Are you scanning for files depth first or breadth first? Caching by the OS will favor the performance of depth first.
Update 14/7
Clarification of Are you storing all the files in the same list?
Naive code like this first example doesn't perform ideally well because it needs to reallocate storage space as the list grows.
var myList = new List<int>();
for (int i=0; i<10000; i++)
{
myList.Add(i);
}
It's more efficient, if you know it, to initialize the list with a specific capacity to avoid the reallocation overhead:
var myList = new List<int>(10000); // Capacity is 10000
for (int i=0; i<10000; i++)
{
myList.Add(i);
}
Update 15/7
Comment by OP:
These web apps are not programmatically probing files on my hard disk, at least not by my hand.

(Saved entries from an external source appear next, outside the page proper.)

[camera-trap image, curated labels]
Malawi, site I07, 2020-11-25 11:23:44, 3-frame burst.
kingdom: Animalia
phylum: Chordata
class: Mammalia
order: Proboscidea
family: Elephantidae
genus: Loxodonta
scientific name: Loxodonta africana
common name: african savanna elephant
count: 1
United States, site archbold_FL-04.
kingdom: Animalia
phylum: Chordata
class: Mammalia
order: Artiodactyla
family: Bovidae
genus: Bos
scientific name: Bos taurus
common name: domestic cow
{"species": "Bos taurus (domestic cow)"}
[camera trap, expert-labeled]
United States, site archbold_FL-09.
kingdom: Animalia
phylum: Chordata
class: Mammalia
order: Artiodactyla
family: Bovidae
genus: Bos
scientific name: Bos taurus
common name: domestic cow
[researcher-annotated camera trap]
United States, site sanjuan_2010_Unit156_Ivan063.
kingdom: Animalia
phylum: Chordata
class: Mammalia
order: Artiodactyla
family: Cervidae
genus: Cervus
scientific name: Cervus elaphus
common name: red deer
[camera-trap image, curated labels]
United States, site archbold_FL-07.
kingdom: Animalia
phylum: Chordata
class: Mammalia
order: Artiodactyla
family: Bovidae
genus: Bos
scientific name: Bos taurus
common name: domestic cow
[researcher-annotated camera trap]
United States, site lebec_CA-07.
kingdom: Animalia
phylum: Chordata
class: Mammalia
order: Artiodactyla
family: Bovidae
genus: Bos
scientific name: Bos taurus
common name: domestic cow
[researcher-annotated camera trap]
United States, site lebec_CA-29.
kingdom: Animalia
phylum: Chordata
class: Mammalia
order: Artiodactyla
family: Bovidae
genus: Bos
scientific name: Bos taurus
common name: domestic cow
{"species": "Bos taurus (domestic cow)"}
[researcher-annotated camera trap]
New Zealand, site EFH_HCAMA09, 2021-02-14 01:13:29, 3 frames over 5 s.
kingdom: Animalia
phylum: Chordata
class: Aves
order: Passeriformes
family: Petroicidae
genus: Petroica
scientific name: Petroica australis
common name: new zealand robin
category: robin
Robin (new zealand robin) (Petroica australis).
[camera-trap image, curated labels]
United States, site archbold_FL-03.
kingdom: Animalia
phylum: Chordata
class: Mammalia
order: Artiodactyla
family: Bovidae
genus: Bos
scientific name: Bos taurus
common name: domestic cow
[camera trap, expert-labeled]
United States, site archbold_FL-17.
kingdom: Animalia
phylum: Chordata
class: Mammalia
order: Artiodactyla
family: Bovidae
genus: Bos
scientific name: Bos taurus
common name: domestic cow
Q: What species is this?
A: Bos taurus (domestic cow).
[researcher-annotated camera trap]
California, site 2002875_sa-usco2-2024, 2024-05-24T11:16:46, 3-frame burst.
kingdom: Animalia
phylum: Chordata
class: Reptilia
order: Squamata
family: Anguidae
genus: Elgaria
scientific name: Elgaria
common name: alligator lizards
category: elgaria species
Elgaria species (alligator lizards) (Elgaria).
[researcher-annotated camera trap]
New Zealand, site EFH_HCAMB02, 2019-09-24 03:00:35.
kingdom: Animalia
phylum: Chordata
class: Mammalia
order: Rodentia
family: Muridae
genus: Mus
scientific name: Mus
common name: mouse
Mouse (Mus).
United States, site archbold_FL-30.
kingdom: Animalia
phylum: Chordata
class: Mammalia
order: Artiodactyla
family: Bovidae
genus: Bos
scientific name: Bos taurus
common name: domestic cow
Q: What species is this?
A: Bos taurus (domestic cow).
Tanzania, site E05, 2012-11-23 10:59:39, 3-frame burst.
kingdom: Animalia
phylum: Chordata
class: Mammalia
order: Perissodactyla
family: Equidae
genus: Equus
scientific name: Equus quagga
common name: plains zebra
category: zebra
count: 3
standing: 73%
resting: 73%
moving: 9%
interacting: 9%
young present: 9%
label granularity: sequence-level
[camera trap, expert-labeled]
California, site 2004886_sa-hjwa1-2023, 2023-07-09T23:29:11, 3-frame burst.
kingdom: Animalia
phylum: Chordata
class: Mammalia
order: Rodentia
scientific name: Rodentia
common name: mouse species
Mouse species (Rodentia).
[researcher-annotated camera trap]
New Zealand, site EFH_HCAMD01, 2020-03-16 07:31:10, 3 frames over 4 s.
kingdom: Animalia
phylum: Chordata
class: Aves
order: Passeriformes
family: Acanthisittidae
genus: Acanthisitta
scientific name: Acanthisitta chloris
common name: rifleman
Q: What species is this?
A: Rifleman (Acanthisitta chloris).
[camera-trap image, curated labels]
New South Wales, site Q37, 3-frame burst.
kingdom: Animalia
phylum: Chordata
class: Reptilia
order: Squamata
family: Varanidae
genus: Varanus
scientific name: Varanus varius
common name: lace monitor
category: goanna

If there is any recursive file scanning, its by VS 2008.
It's not Visual Studio that's doing the file scanning - it is your web application. This can clearly be seen in the first profiler trace you posted - the call to System.Web.Hosting.HostingEnvironment.Initialize()
is taking 49 seconds, largely because of 66,914 calls to AddExistingFile()
. In particular, the read of the property CreationTimeUTC
is taking almost all the time.
This scanning won't be random - it's either the result of your configuration of the application, or the files are in your web applications file tree. Find those files and you'll know the reason for your performance problems.